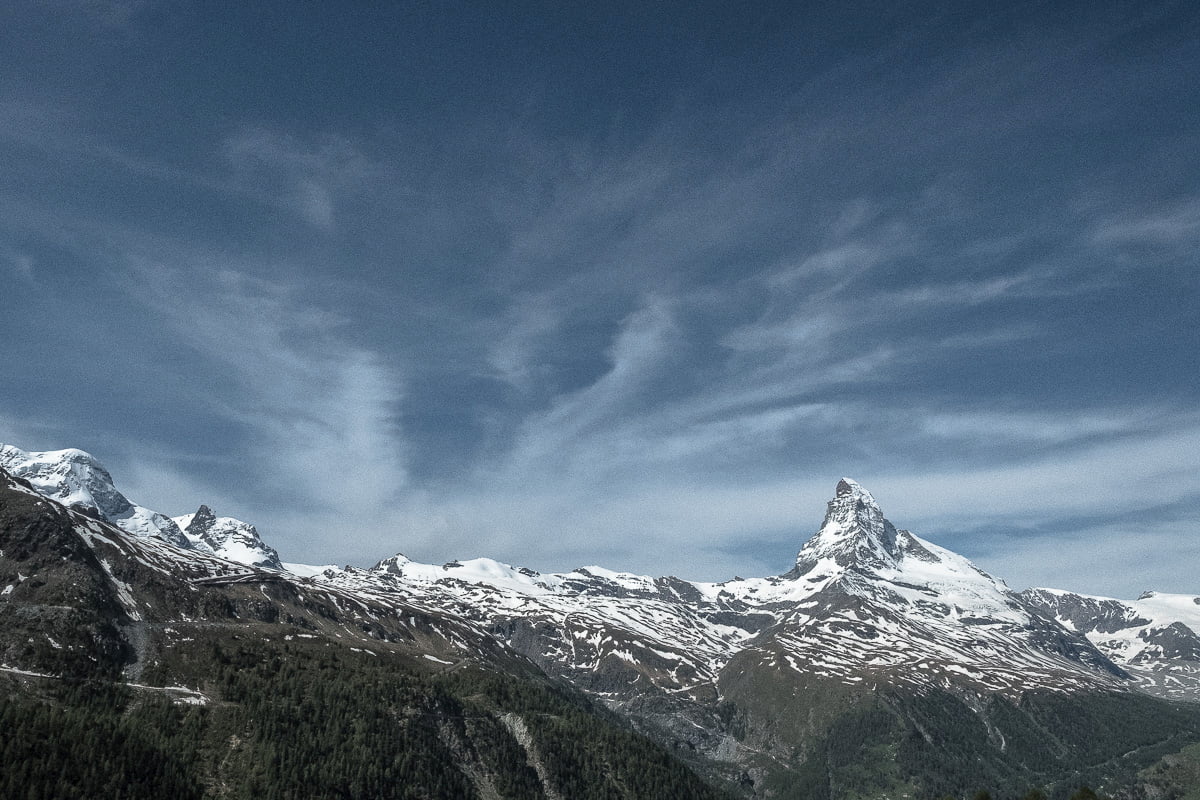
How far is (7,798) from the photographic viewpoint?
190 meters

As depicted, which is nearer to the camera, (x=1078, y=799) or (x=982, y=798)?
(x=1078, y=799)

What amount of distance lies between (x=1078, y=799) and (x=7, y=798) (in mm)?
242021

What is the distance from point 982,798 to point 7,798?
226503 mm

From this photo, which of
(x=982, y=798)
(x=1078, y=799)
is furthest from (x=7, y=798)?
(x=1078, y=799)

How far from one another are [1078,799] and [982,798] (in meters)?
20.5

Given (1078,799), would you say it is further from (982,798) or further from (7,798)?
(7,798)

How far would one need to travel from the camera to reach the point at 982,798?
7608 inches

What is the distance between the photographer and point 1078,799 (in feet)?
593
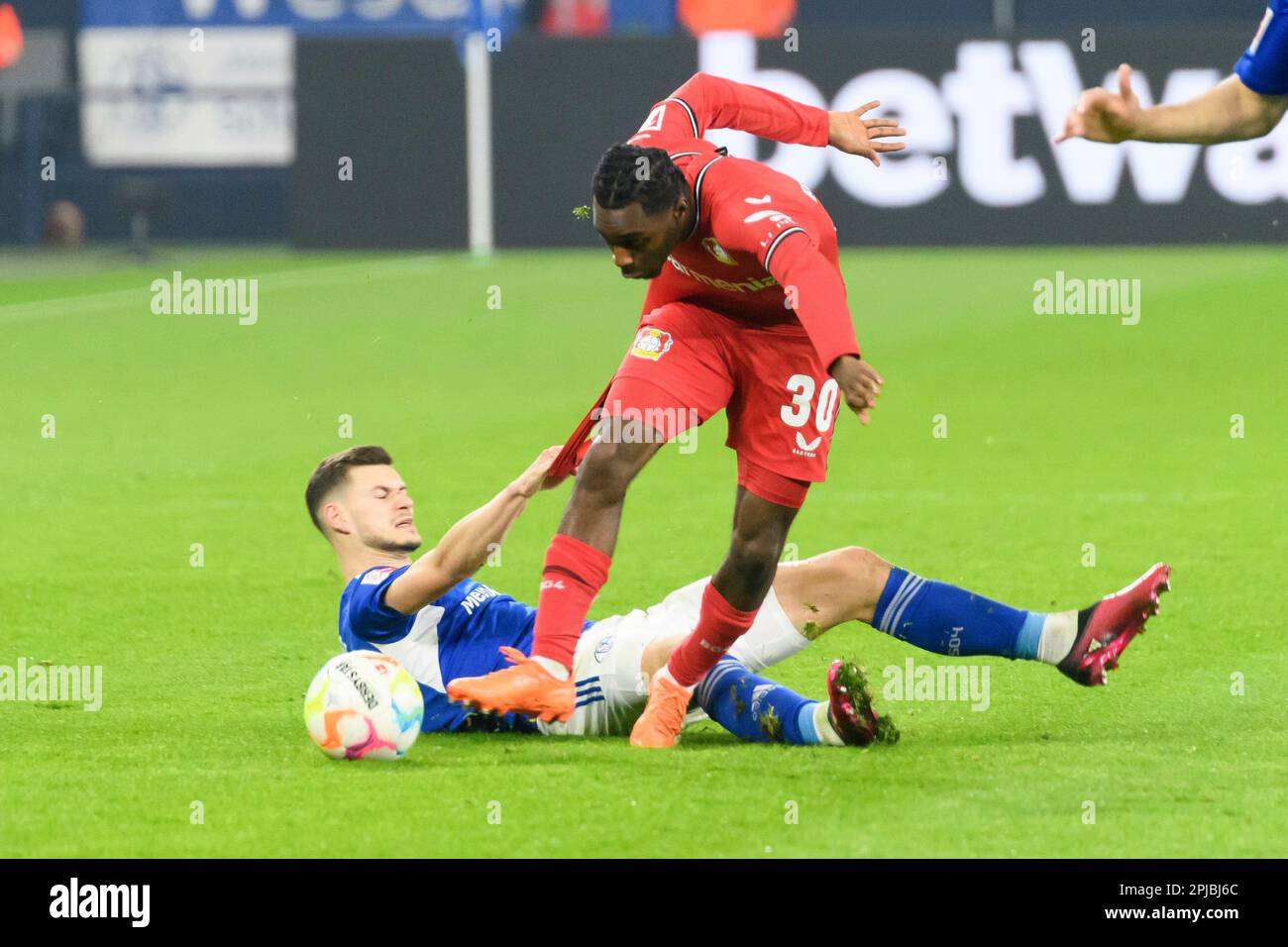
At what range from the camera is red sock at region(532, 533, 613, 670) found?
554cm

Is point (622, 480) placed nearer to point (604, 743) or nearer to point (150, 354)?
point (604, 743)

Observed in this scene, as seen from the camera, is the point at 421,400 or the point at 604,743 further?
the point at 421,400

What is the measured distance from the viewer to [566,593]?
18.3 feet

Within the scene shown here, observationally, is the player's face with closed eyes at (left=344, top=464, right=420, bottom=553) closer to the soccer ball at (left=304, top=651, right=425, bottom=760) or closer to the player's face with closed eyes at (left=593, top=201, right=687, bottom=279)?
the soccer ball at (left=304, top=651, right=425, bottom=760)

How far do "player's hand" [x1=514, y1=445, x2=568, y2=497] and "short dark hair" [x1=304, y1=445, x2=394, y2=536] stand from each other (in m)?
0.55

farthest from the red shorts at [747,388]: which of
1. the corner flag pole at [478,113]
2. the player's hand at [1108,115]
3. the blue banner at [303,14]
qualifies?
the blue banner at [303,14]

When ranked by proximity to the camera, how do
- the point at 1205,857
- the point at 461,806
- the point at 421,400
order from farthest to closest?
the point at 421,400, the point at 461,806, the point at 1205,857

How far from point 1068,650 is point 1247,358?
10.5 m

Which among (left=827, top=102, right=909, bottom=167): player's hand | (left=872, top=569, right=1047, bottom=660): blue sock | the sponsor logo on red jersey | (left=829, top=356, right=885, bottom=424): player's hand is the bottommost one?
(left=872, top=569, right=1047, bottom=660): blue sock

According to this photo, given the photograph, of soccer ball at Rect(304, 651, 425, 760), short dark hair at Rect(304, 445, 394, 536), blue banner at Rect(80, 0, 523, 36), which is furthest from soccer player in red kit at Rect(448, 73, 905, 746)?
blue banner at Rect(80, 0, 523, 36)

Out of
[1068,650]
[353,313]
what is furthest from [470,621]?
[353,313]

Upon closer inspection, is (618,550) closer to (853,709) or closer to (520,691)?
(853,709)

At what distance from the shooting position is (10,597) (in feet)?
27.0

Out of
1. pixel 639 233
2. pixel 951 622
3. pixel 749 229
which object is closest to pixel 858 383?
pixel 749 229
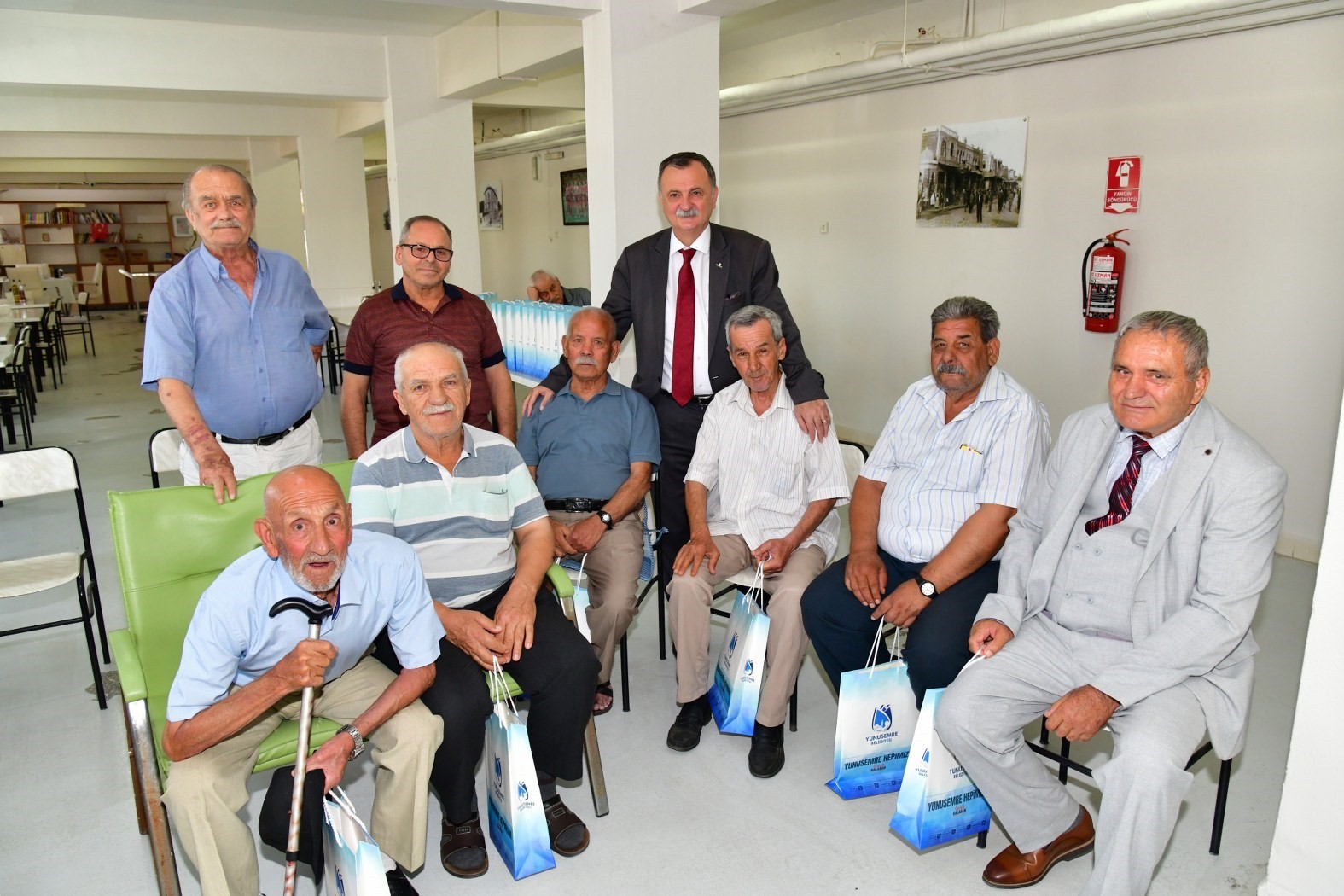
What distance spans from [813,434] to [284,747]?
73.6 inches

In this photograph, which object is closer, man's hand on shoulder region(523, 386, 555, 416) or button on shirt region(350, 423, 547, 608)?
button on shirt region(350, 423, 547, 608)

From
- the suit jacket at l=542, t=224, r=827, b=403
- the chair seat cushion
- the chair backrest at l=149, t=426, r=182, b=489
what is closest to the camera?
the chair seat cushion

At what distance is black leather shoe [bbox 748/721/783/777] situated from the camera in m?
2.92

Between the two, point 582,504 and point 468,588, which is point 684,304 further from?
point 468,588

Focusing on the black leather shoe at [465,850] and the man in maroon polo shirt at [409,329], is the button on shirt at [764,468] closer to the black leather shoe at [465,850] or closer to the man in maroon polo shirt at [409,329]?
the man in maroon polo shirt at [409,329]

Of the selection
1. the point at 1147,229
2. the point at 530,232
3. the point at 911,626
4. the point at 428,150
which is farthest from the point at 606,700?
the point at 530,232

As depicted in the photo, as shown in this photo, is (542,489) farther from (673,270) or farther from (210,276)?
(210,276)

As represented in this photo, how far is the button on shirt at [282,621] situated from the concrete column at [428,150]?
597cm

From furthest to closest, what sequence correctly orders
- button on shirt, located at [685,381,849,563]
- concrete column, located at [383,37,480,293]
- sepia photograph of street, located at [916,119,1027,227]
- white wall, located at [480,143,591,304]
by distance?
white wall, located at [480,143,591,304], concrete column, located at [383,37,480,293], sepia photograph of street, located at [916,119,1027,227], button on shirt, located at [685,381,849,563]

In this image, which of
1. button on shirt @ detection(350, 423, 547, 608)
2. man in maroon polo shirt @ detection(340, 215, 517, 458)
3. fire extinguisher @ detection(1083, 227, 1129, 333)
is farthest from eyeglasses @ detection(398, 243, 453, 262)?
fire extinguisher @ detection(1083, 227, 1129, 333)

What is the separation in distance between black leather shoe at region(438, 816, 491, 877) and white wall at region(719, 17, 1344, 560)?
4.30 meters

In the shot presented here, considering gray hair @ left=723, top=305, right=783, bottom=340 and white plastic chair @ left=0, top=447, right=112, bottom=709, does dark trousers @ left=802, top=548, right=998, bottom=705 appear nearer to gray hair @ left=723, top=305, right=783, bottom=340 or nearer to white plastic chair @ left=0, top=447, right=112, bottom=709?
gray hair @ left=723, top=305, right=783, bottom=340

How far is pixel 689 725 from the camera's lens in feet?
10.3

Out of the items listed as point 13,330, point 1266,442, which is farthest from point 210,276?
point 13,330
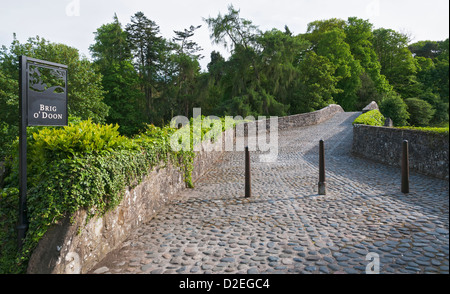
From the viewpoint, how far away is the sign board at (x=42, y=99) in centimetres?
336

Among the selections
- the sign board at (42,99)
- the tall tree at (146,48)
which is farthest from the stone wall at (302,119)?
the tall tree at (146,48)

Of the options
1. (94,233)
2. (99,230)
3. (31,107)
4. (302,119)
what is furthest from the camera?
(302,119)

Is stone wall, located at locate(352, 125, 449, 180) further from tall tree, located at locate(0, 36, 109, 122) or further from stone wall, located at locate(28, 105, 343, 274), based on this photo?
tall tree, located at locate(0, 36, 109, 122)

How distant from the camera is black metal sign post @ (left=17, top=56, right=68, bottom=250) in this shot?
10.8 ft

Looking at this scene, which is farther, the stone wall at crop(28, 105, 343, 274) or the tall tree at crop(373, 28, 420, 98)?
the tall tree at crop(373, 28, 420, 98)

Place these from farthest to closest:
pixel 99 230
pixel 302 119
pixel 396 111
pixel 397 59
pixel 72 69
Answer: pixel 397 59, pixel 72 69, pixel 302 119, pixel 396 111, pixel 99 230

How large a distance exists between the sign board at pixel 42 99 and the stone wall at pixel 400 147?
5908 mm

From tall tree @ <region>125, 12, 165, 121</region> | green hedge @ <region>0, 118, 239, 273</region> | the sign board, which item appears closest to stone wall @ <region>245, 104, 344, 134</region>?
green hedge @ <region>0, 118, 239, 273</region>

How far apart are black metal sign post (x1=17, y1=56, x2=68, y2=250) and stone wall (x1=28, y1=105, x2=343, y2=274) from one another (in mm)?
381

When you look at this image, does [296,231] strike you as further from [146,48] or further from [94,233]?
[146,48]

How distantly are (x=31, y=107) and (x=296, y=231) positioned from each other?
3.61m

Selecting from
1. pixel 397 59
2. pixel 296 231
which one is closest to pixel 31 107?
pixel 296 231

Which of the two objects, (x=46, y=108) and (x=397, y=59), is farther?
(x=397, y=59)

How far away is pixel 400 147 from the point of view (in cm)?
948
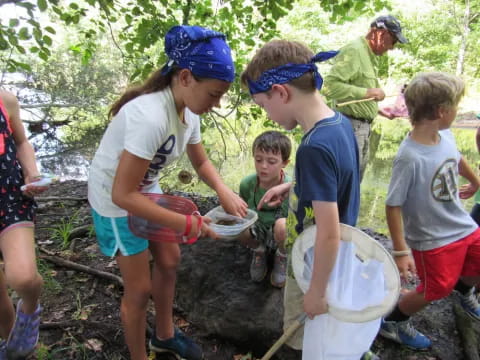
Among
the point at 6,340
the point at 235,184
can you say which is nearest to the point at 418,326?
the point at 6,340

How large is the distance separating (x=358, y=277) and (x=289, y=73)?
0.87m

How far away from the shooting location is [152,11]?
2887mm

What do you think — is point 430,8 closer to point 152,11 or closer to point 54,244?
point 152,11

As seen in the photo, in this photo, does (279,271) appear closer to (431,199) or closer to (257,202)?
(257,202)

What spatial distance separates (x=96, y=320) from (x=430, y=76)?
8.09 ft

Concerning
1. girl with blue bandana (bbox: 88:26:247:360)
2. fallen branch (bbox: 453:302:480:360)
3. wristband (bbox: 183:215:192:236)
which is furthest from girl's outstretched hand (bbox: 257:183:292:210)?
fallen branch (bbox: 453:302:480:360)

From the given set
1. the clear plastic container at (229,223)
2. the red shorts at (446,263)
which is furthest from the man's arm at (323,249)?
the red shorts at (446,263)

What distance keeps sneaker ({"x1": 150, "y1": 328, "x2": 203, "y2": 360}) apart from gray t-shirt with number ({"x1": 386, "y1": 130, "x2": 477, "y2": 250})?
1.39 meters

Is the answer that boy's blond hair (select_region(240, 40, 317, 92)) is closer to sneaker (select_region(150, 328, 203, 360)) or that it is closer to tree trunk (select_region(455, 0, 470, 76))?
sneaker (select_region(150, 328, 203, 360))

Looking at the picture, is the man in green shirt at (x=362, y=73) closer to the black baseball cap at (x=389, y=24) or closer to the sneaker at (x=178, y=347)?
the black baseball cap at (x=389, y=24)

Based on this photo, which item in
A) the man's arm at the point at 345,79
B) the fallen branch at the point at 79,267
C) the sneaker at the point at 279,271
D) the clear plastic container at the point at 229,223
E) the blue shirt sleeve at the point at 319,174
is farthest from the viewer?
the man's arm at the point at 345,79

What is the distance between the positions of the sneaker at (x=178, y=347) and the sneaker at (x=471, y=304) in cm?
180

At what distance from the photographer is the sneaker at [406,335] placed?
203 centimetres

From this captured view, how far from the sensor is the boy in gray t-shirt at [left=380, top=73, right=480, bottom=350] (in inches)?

============

## What the task requires
Rewrite the stretch from the start of the rows through the line containing "the point at 421,400, the" as a Markdown table with columns Index and Entry, numbering each line in Index and leaving out blank lines and the pictures.

## Result of this task
| Index | Entry |
|---|---|
| 1 | How far is (7,798) from the photographic viewpoint? |
| 2 | 190 meters |
| 3 | As depicted, which is nearer to the camera, (x=1078, y=799) or (x=982, y=798)? |
| 4 | (x=1078, y=799) |
| 5 | What amount of distance lies between (x=1078, y=799) and (x=7, y=798) (in mm)? |
| 6 | 242021 |
| 7 | What is the distance from point 982,798 to point 7,798? |
| 8 | 226503 mm |
| 9 | From this photo, which of |
| 10 | (x=982, y=798) |
| 11 | (x=1078, y=799) |
| 12 | is furthest from (x=7, y=798)? |
| 13 | (x=1078, y=799) |
| 14 | How far from one another are [1078,799] and [982,798] (in meters)? |
| 15 | 20.5 |
| 16 | Given (1078,799), would you say it is further from (982,798) or further from (7,798)? |
| 17 | (7,798) |
| 18 | How far would one need to travel from the camera to reach the point at 982,798? |
| 19 | 7608 inches |
| 20 | What is the distance between the photographer and point 1078,799 (in feet)? |
| 21 | 593 |
| 22 | At what range from the camera is red sock at region(532, 533, 613, 670) found? |
| 23 | 554cm |
| 24 | Is point (622, 480) placed nearer to point (604, 743) or nearer to point (150, 354)? |
| 25 | point (604, 743) |
| 26 | Observed in this scene, as seen from the camera, is the point at 421,400 or the point at 604,743 further? |
| 27 | the point at 421,400 |
| 28 | What is the measured distance from the viewer to [566,593]? |
| 29 | 18.3 feet |
| 30 | Within the scene shown here, observationally, is the player's face with closed eyes at (left=344, top=464, right=420, bottom=553) closer to the soccer ball at (left=304, top=651, right=425, bottom=760) or closer to the player's face with closed eyes at (left=593, top=201, right=687, bottom=279)? |
| 31 | the soccer ball at (left=304, top=651, right=425, bottom=760) |
| 32 | How far do "player's hand" [x1=514, y1=445, x2=568, y2=497] and "short dark hair" [x1=304, y1=445, x2=394, y2=536] stand from each other (in m)? |
| 33 | 0.55 |
| 34 | farthest from the red shorts at [747,388]: which of |
| 35 | 1. the corner flag pole at [478,113] |
| 36 | 2. the player's hand at [1108,115] |
| 37 | 3. the blue banner at [303,14] |
| 38 | qualifies? |
| 39 | the blue banner at [303,14] |
| 40 | When ranked by proximity to the camera, how do |
| 41 | - the point at 1205,857 |
| 42 | - the point at 461,806 |
| 43 | - the point at 421,400 |
| 44 | order from farthest to closest? |
| 45 | the point at 421,400, the point at 461,806, the point at 1205,857 |